Total number of books I've owned
Are you serious? After taking a look around here (my parents' house), I'd say I've got at least 200 here alone. It's difficult to tell because my closet is filled with boxes of leftover stuff from my various moves. Half of the boxes are full of books. I've probably got at least another 50 at the apartment. Some are loaned out at the moment. Which reminds me, The Curious Incident of the Dog in the Night is missing. Can someone remind me I loaned it to them? Then I can call off the roving SWAT team I've got out looking for it. They're expensive you know.

The last book I bought
The Enemy, by Lee Child.

The last book I read
I've got a few on the go right now (The Drunken Forest by Gerald Durell and Memoirs of a Geisha), but the last one I read was Beasts in My Belfry by Gerald Durell. Christa loaned me one of his others (Filets of Plaice, I believe) as part of a book exchange we're doing this summer. We each picked five novels that meant a lot to us at some point in our lives and that the other had to read. (So far she's assigned me The White Bone by someone I can't remember, Filets of Plaice and Memoirs of a Geisha. I've assigned her The Power of One by Bryce Courtenay, The Eye of the World by Robert Jordan, The Godwulf Manuscript by Robert B. Parker (simply because it's the first Spenser novel and I couldn't choose another one arbitrarily... aren't nested parentheses great?), Earth by David Brin and am still deciding on a fifth.)

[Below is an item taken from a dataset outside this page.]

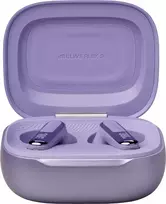 jbl ausines tws - JBL Live Flex 3 Purple (Violetinės) - 2 nuotrauka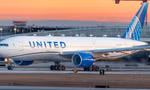 'Đắp chiếu' hàng loạt máy bay Boeing 777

Five books that mean a lot to me
If it were 'novels' instead of 'books', my answer would be the ones I've assigned to Christa. However, it's not, so...
- Tao Te Ching, by Lao Tzu. It's difficult to say anything about a work when the line from it that keeps repeating in your head is: "He who knows does not speak. He who speaks does not know."
- The Encheiridion, by Epictetus. A classic work of Stoic philosophy that I've loved since second year ethics.
- Ishmael, by Daniel Quinn. Say what you will about it's lack of sophistication and clunky prose, it shattered my worldview and will always mean a lot to me.
- Mortal Stakes, by Robert B. Parker. An arbitrary choice. I could have picked any of about a dozen of the Spenser novels for this list. They remind me that living a good life comes with a high cost, but that it's worth it. And I mean a good life, not a pleasurable one.
- Love and Glory, by Robert B. Parker. Same reason.

Tag three people and have them fill this out on their blogs
Christa, Dan and Caitlin. I'd tag Brian too, but Jer beat me to it... Screw it, Brian too. You're tagged twice. Can't duck it now.